Most people vote for what they think will benefit them.
They just dress it up as being progressive / patriotic / saving their culture / whatever sounds good among their social circle
Some even manage to fool themselves about their motives

BigChocFrenzy · 12/11/2016 00:24

Whatever happens, if there is a cost, whether to change or remain the same, it won't be the rich who pay.

BadKnee · 12/11/2016 01:16

I have been out. Back now. Thank you Theaspizzashop for understanding what it was like for my son. I posted because I thought it showed how entrenched the idea that "all Trump voters are totally wrong" really is. I doubt she even realised what had happened. I won't get far with a complaint so I'll leave it.
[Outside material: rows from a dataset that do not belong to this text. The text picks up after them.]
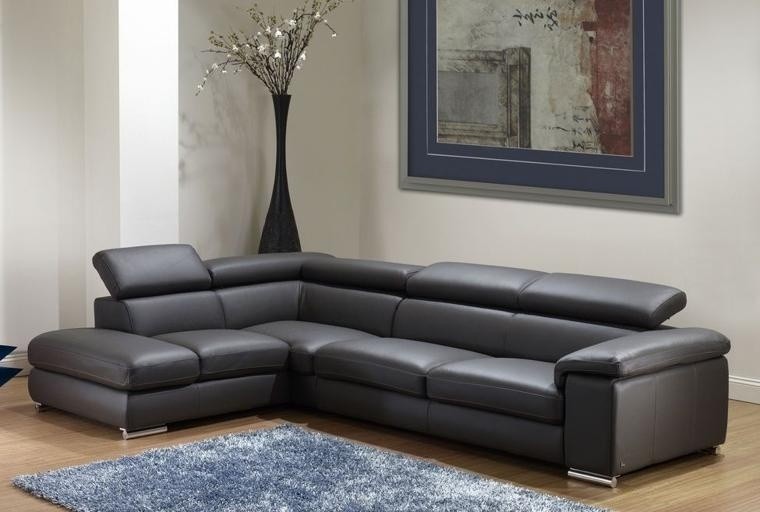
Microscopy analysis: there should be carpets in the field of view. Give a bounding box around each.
[9,422,616,512]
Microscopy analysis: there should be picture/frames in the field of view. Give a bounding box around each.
[399,1,683,217]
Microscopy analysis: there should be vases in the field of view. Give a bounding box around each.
[258,94,302,254]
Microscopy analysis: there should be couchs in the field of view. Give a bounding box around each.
[27,244,731,488]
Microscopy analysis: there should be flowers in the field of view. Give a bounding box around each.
[195,0,350,97]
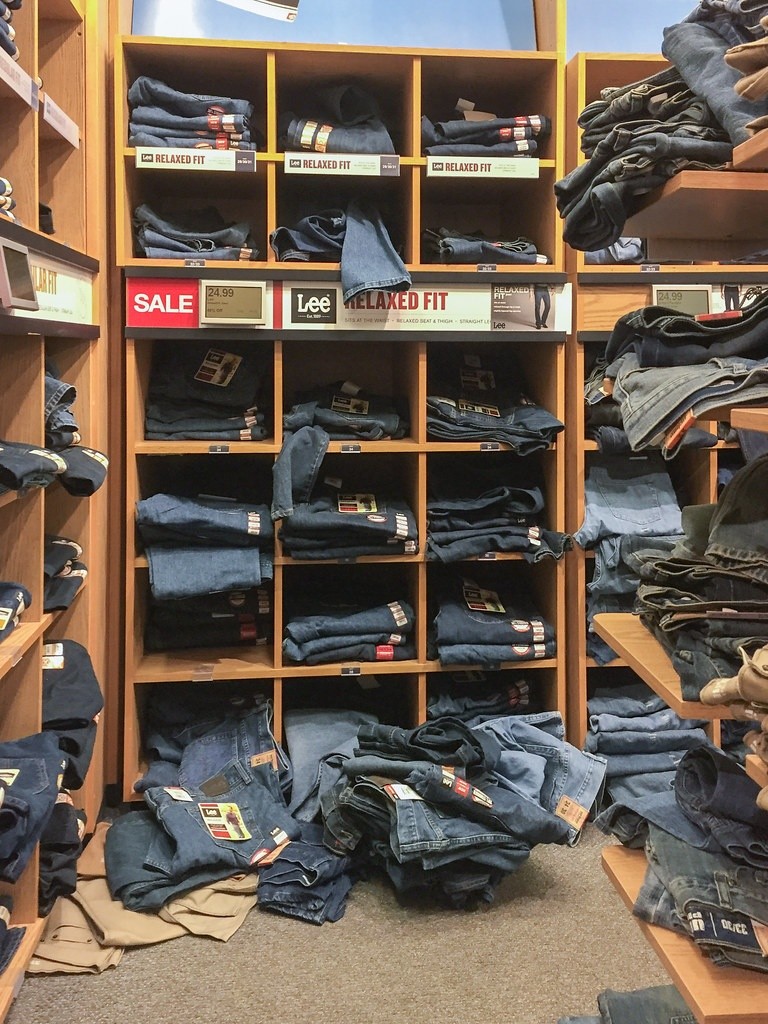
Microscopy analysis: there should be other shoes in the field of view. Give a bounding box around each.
[242,835,245,838]
[536,323,541,329]
[239,836,242,838]
[542,322,548,327]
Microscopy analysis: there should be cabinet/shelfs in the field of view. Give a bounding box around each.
[563,52,768,748]
[112,32,567,803]
[593,170,768,1024]
[0,0,109,1024]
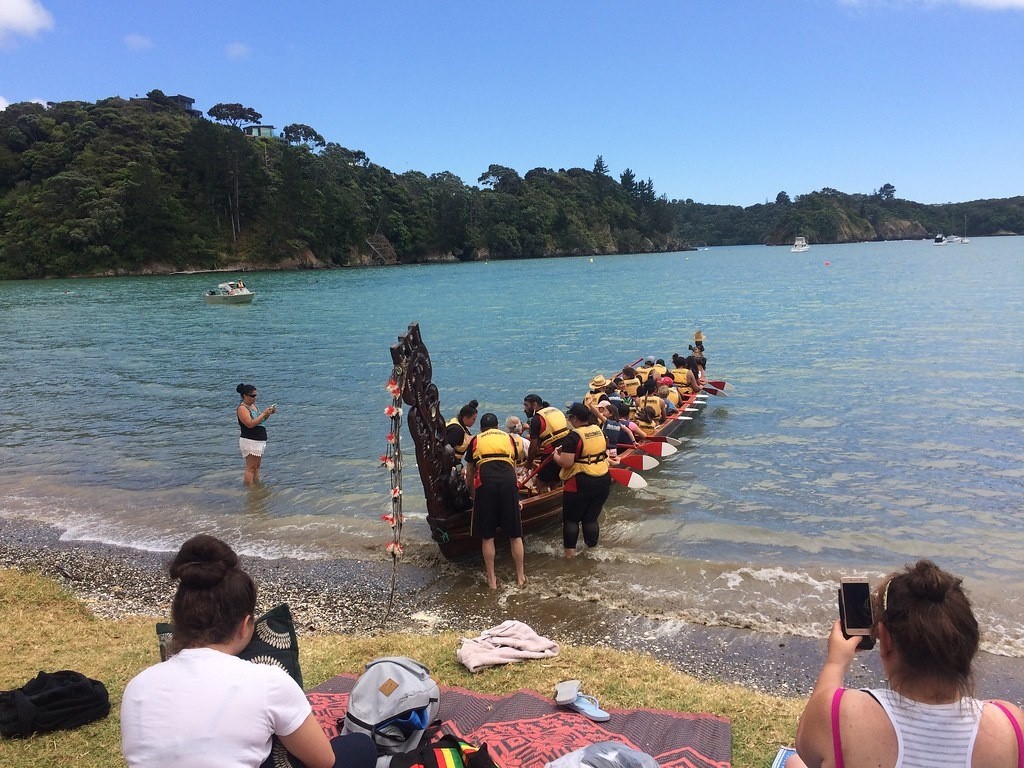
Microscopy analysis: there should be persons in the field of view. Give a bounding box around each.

Anyway - she might think I am a Trump supporter - and I can be pretty sure of what else she will think of me then!! He's fine now - he spent the evening watching the football and quoting long lists of football stats at me!

Wrong Trouser - good point about tying to understand how Obama votes turned into Trump voters - or at least not Hillary supporters which in practise was the same thing.

hackmum you picked up my point about things getting worse under Labour and mentioned the number of new schools and hospitals built. They were financed under pfi schemes which mean we have billions to pay back over the next ten or so years. Billions!! - and who made all that money? Who is still getting rich on that? TB's friends in the City.

Increased immigration meant competition for jobs and homes and doctor's appointments and school places all got much tougher.

The abolition of the 10 p tax rate didn't help the poor people at all.